17日の参議院予算委員会で、参政党の神谷宗幣代表は、学校教育におけるデジタル教科書の導入を巡る課題を取り上げ、学力向上への効果について政府の見解をただした。
神谷氏は、デジタル教科書について「便利さや新しさばかりが強調されているが、本当に子どもたちの学力向上につながっているのか懸念の声がある」と指摘。紙の教材の方が学習効果が高いとする研究もあるとした上で、「デジタル化すれば学力が上がるというデータはない」と述べた。
さらに、スウェーデンでは2024年1月、初等学校の全国テストをデジタル形式から紙による試験へ修正した事例を紹介。「義務教育の早い段階では、ペンや紙、本で学ぶ方が望ましいとするデータが示されたためだ」と説明した。
そのうえで、松本洋平文科相に対し「デジタル教科書の導入が本当に学習効果を高めるのか。学力向上についてどのようなエビデンスに基づいて判断したのか」と質問した。
これに対し、松本氏は、デジタル教科書について、現在法改正と法案提出を視野に制度の見直しを検討していると説明。デジタルの利点を取り入れることで学習効果を高めることが狙いだと述べた。
具体例として、英語教育でネイティブ音声を活用できる点を挙げ、「話す・聞く活動を充実させることで学習効果の向上が期待できる」とした。また、現在は教材扱いとなっているデジタルコンテンツについて、動画などを教科書検定の対象とすることで質の保証を図る方針だと説明した。

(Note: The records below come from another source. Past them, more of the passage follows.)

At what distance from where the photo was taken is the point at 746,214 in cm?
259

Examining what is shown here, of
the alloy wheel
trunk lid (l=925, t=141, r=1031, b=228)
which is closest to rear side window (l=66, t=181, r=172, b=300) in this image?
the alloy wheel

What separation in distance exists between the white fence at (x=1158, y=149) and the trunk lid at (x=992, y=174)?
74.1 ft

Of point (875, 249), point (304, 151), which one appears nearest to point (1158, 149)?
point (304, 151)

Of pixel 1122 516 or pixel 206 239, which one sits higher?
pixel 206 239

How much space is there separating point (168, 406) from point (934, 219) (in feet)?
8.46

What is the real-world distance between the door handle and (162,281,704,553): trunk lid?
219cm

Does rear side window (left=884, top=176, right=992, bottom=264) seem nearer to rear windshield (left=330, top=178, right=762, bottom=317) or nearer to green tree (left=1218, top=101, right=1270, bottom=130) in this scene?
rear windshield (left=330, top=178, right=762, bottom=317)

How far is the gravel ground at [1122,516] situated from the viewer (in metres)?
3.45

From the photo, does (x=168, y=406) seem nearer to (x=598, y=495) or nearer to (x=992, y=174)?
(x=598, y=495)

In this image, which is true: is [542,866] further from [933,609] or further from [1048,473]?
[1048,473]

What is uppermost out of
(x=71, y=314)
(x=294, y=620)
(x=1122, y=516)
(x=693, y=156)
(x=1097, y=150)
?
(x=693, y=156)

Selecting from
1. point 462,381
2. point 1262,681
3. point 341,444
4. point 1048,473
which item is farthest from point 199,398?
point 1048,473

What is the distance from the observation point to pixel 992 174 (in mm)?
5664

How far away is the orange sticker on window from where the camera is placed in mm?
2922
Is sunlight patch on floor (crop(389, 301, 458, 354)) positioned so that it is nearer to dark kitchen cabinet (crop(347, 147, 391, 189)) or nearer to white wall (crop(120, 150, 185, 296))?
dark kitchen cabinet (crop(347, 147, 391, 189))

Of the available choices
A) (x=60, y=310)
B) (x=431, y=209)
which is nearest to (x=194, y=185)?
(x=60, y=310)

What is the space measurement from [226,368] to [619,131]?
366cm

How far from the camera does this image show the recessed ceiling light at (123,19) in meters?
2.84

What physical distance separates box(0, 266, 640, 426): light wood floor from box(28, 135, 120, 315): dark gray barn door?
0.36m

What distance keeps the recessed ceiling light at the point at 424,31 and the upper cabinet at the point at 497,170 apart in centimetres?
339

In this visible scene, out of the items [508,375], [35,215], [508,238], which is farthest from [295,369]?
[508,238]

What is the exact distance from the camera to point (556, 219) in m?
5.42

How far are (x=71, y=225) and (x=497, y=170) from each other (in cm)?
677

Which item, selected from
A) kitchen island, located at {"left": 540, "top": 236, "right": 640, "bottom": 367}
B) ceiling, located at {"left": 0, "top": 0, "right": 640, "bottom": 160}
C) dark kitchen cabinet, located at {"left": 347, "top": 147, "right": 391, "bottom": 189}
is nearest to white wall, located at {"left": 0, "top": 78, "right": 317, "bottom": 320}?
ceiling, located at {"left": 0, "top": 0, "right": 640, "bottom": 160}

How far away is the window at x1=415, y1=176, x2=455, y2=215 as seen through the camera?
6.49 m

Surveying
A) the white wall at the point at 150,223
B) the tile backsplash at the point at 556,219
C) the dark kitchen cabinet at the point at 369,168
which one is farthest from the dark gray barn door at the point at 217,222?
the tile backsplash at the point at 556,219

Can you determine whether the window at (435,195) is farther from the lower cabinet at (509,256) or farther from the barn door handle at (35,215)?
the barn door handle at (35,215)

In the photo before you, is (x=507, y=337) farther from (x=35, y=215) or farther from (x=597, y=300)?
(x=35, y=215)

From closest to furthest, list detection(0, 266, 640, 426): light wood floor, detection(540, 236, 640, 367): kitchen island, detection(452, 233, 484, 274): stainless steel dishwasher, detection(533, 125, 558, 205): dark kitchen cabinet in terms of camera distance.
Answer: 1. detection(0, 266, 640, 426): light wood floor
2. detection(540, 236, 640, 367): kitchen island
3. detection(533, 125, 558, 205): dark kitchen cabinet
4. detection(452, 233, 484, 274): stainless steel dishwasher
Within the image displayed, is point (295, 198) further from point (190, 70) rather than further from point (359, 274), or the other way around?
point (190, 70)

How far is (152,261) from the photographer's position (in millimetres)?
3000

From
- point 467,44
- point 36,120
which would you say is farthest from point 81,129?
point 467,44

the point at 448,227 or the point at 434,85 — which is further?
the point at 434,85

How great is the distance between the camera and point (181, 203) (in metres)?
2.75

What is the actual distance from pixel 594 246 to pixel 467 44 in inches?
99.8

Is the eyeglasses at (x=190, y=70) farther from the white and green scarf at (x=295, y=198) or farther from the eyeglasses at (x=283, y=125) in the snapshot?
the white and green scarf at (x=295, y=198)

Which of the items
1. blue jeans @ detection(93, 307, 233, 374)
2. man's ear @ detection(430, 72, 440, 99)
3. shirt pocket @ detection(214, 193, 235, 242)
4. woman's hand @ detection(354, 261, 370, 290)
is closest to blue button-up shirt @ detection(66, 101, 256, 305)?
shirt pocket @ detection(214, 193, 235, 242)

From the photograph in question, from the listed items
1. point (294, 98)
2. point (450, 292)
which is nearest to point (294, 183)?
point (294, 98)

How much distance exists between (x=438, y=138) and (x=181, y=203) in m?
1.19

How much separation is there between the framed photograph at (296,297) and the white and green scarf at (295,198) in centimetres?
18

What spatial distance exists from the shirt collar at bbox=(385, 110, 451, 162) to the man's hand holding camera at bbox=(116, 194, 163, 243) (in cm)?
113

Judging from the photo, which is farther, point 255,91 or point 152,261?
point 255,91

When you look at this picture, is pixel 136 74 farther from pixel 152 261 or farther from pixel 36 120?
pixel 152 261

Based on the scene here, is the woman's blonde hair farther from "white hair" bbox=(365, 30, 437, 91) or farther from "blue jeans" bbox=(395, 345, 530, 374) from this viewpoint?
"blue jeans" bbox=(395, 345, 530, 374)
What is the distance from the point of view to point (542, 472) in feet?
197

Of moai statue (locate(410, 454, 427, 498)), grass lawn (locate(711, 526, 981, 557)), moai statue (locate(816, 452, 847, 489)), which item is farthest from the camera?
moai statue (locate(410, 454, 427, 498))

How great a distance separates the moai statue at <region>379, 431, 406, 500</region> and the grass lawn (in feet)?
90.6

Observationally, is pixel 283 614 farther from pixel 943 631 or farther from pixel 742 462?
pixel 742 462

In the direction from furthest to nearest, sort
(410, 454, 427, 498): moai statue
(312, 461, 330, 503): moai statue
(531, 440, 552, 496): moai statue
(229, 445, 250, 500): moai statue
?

松本氏は自身が学校現場を視察した経験にも触れ、「デジタル教科書から流れる音声を児童・生徒が個別に聞き、それを復唱する形で熱心に学んでいる姿を見た。そうした意味では効果がある部分もあると考えている」と述べた。
一方で、教師を対象としたアンケートでは、効果的な活用方法に関する情報不足を課題とする声も一定数あったとし、授業実践例の共有や教員研修の充実を進めてきたと説明した。
また、スウェーデンの事例については、経済協力開発機構(OECD)の分析として「生徒の年齢などに応じてデジタルを活用する政策」と位置づけられていると指摘。デジタル化を推進した2010年代には国際学力調査の順位が上昇しており、義務教育や高校段階でタブレットの使用を廃止した事実はないとの認識を示した。
そのうえで松本氏は、「デジタルを取り入れることで教科書の内容を子どもたちにとってより分かりやすくするため、現場の意見も踏まえながら検討を進めていきたい」と述べた。
これに対し神谷氏は、自身もかつて教員として勤務した経験があるとし、「現場では問題があるのではないかという声も聞く」と指摘。タブレットの電池切れや、ゲームなどで児童が集中できなくなる懸念があるとの意見があると紹介した。
その上で、「子どもは新しいものに飛びつきやすい。だからこそ先生や現場の声をしっかり聞き、慎重に判断してほしい」と政府に対応を求めた。